A general comment concerning the published literature on attrition and its causes, as well as assessments within individual pharmaceutical companies, is that definitions and attributions have not been standardized, and common methodology has been lacking. It is also noted that even within a given company, when reviewing their compound termination databases, it’s not always clear what was considered the primary reason for the termination of a specific compound by the project team.

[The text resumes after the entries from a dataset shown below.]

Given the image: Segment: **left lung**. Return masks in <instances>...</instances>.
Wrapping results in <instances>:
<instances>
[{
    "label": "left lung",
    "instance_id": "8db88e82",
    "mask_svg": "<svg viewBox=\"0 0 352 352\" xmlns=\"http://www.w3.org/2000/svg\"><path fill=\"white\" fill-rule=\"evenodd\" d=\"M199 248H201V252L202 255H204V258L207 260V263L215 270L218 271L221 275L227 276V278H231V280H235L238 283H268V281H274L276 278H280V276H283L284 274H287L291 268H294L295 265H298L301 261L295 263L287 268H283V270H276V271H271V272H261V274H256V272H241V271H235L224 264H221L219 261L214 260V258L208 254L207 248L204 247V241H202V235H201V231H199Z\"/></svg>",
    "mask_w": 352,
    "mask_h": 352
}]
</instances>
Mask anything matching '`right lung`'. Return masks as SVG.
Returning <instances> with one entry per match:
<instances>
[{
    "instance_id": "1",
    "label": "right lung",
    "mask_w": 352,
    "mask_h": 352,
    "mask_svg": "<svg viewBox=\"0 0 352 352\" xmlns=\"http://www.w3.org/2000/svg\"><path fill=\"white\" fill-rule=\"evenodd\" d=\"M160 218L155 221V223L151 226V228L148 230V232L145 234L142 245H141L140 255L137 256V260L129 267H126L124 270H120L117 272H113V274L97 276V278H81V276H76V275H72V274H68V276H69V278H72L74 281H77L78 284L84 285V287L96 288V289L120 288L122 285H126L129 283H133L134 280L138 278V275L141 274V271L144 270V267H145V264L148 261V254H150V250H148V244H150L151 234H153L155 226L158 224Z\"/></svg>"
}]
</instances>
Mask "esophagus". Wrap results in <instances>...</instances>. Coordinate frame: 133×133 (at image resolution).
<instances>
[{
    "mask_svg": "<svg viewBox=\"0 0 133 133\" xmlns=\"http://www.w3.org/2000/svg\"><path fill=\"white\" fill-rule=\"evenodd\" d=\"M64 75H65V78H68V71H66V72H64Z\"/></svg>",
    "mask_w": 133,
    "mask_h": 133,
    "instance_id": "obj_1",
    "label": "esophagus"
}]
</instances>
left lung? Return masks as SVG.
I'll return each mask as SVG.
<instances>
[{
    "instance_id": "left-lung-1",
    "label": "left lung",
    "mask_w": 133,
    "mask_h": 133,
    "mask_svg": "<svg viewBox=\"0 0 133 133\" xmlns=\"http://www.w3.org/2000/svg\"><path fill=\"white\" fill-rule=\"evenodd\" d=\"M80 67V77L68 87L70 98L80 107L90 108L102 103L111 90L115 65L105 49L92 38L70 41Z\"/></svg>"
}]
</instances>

Considering the significant negative implications of candidate compound attrition for the pharmaceutical industry, principally in terms of R&D expenditure, opportunity cost and productivity, the question arises how the industry might be able to reduce attrition, and thus be able to bring more new therapies to market. As an example, R&D organizations might base how many candidate compounds to bring into development each year on the desired number of drug candidates to be submitted for regulatory submission at a future date following clinical development. Thus, assuming a goal of one regulatory submission per year, at least ten candidate compounds would need to be brought into development each year. In addition to the R&D expenditure, such an inefficient drug development process makes it harder to address the many unmet medical needs areas.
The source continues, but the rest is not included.